Just Your Average Politician
When Fattah talks, particularly when he talks about anything remotely substantive, he likes to use his hands. This should make the folks at the National Highway Traffic Safety Administration shudder in fear, but it’s hard to avoid. Fattah likes to talk. Especially about government and politics and public policy. Spending a day with him is not unlike riding shotgun with the most eager-beaver poli-sci major you’ve ever met. When I ask if he considers any mayor, of any city, a model for what he’d like to do, he launches into a 10-minute monologue touching on the successes and failures of various programs under Henry Cisneros (in San Antonio), Harold Washington (Chicago) and Willie Brown (San Francisco). That, in turn, leads to him talking about how, if he’s elected, he wants to hold a quarterly meeting of former Philadelphia mayors. Which in turn leads to him explaining how he decided to run for mayor in the first place: “I asked myself if there were enough things I could do here vs. what I could do in Washington,” he says. “I decided I only wanted to do it if I felt we could make Philadelphia a lot better. Not a little better. A lot better.”

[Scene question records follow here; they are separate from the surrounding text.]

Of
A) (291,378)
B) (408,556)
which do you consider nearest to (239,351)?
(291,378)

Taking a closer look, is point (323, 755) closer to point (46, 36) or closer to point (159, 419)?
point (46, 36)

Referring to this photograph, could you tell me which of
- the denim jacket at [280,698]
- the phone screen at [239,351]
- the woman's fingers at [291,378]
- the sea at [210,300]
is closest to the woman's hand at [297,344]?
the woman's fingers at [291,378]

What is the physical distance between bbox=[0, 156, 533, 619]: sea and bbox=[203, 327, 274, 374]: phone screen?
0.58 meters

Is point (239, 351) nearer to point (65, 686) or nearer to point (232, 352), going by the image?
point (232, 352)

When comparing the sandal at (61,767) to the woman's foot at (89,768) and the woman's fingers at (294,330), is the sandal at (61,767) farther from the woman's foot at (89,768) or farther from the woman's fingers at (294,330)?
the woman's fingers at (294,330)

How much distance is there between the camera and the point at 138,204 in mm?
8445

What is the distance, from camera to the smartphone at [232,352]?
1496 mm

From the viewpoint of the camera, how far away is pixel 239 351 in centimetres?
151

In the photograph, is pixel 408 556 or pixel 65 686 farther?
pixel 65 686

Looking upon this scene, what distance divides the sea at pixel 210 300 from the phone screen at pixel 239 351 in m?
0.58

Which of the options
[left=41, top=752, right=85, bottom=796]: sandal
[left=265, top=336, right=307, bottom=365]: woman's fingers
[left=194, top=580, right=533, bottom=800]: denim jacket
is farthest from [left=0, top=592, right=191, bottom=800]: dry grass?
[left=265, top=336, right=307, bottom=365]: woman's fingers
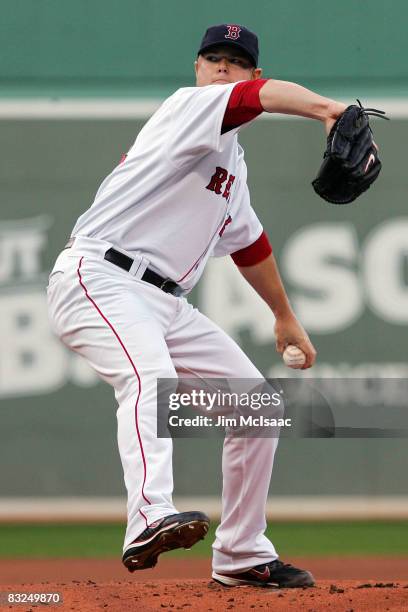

Though Fattah tends to carry himself with a regal bearing, his comportment belies a sort of secretary-of-the-student-council dorkiness. His daughter Fran, a lawyer with Wolf Block, recalls how when she was growing up, the only place where her father ever told her she could buy anything she wanted was the bookstore. These days, he’ll often call her after he’s seen an article in the New York Times he thinks she should read. “If I haven’t read it by, like, 9 a.m., he gets frustrated,” she says. His son Chip says that though his father is a rabid Eagles fan, if he has to choose between watching the game and watching a news show, he tapes the game. And no matter what he’s doing at home, he constantly checks various news websites. “He’s probably hitting the refresh button as we speak,” says Chip.
He is, by all accounts, a dedicated and enthusiastic parent. Both Fran and Chip, his kids from his first marriage (he also has a young daughter and a stepdaughter with Chenault-Fattah), say that though he was often away from home when they were growing up, he was never out of reach. When Chip was younger, he and Chaka would play tennis every Sunday morning at the local public courts. And at some point each summer, Chip would come downstairs to see his bags packed for a trip, just the two of them. Indeed, if anything, Chaka could be a little overenthusiastic. When Chip was in eighth grade, he went on a visit to Drexel after expressing some interest in becoming an architect. Not long after, Chip received a letter from the president of Drexel encouraging him to maintain his grades and saying that the school looked forward to perhaps having him as a student. Only later did Chip realize that Chaka had asked the president to write the letter. There are, of course, a couple ways to look at that anecdote. If you’re inclined toward Good Chaka, it’s evidence of Fattah simply being a smart, devoted parent. If you’re inclined toward Bad Chaka, it shows a rather striking sense of entitlement.